People who received mRNA vaccines against SARS-CoV-2 after a COVID-19 infection produced a large number of protective CD8 T cells, researchers at the University of Washington School of Medicine in Seattle have found.
Their work was published last week in Nature Immunology.
The finding may explain why people who have acquired immunity against the virus from both natural infection and vaccination—so-called hybrid immunity—are better able to resist reinfection than are those who have acquired their immunity from either infection or vaccination alone, said David Koelle, a professor of medicine, Division of Allergy and Infectious Diseases, at the UW School of Medicine, who led the research team.
“We found that receiving the standard initial mRNA vaccine two-dose series after having been infected not only boosts memory immune cells acquired during the original infection, but also elicits the production of a diverse population of new cells as well,” said Koelle. This diversity could help protect against new variants of the virus that may emerge after the first infection, he added.
There has been a lot of debate about whether vaccines, prior infection, or both confer the best protection against COVID 19.
In this study, the researchers followed 53 people who had become infected with SARS-CoV-2 early in the pandemic before vaccines became available. The scientists collected blood samples as the patients recovered from their infections and then after they received the first two mRNA vaccines and then a follow-up booster.
This team focused on T cells, and, in particular, CD8 T cells. These play an essential role by directly limiting viral replication and bind to portions of foreign proteins. When this happens, the cells begin to proliferate, generating an army of clones that target and destroy infected cells. In the case of SARS-CoV-2 mRNA vaccines, T cells bind to portions of the spike protein that the virus uses to latch onto and invade cells.

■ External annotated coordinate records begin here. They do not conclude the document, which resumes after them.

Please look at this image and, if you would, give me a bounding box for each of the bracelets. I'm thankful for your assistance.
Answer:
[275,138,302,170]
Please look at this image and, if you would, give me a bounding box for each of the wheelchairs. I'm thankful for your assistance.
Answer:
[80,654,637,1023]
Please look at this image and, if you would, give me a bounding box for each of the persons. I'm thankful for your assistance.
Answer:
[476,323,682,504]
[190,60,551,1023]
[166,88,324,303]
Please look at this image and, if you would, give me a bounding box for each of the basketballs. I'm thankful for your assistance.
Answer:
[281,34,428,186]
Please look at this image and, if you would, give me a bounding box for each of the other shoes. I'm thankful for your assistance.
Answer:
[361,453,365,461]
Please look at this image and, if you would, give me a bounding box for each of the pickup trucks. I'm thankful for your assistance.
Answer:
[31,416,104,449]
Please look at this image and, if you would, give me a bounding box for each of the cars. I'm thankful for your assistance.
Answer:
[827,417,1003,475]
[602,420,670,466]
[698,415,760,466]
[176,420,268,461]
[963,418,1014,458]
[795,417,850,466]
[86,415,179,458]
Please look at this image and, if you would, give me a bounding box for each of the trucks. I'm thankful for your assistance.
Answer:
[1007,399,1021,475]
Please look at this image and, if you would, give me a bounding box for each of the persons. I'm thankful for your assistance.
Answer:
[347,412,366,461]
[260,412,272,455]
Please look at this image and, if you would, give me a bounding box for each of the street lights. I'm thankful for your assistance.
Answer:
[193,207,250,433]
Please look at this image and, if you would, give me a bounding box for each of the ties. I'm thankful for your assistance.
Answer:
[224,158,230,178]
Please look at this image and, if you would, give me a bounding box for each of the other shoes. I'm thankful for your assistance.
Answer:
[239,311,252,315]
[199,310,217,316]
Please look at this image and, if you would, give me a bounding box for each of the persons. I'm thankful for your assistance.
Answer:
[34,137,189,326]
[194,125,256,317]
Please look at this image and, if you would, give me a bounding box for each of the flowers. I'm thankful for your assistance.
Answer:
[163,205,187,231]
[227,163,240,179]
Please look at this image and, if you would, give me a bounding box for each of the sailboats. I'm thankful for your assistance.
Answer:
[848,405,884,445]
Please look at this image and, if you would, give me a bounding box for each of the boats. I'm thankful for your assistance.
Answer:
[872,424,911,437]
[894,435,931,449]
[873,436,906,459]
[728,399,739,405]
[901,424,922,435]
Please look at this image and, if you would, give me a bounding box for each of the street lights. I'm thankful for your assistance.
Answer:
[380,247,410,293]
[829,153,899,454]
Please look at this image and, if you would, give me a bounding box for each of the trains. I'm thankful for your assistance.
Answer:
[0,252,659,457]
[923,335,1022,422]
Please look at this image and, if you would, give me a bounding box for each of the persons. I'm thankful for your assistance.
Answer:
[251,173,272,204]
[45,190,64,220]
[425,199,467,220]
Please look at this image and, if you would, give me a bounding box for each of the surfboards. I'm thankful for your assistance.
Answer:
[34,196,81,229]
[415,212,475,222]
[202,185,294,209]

The sequences of the T cell receptors vary so it is possible to identify different clone populations by sequencing their receptor genes. Koelle and his colleagues were able to do this with the help of the Seattle-based biotech company Adaptive Biotechnologies, which donated its sequencing services for the project.
Using these sequences as a kind of barcode for each CD8 T cell clone, the researchers were able to determine that, as expected, the number of CD8 T cells that had been generated in response to the initial infection fell as immunity waned.
With vaccination, however, the number of CD8 T cells targeting spike protein jumped. This was in part due to the activation of clones descended from the CD8 T cells generated by the initial infection.
“This indicates that receiving an mRNA vaccine after infection not only boosts the numbers of the memory immune cells acquired during the original infection, but also elicits the production of a diverse population of new clones as well,” Koelle said.
The fact that CD8 cells numbers and diversity jumped after the mRNA vaccination is important for vaccine development because CD8 cells do not respond to many currently available types of vaccines, according to Koelle.
“Researchers in the vaccine field have been looking for ways to elicit potent CD8 T cell response for many years,” he said. “Currently, only live virus vaccines, such as measles, mumps and rubella and the oral polio vaccines, have been able to do that. But they, being live, raise safety concerns and are expensive to make. Now, we have documented that these mRNA vaccines, which are relatively cheap and are flexible, are good CD8 boosters.”
Koelle told Inside Precision Medicine, “If you have had COVID-19, you should get vaccinated anyway. The CD8 T cell response is largely cross-reactive and therefore cross-protective against variant strains of SARS-CoV-2, while in contrast, the antibody responses that one gets after COVID-19 infection is largely strain-specific and does not provide very good protection against re-infection.”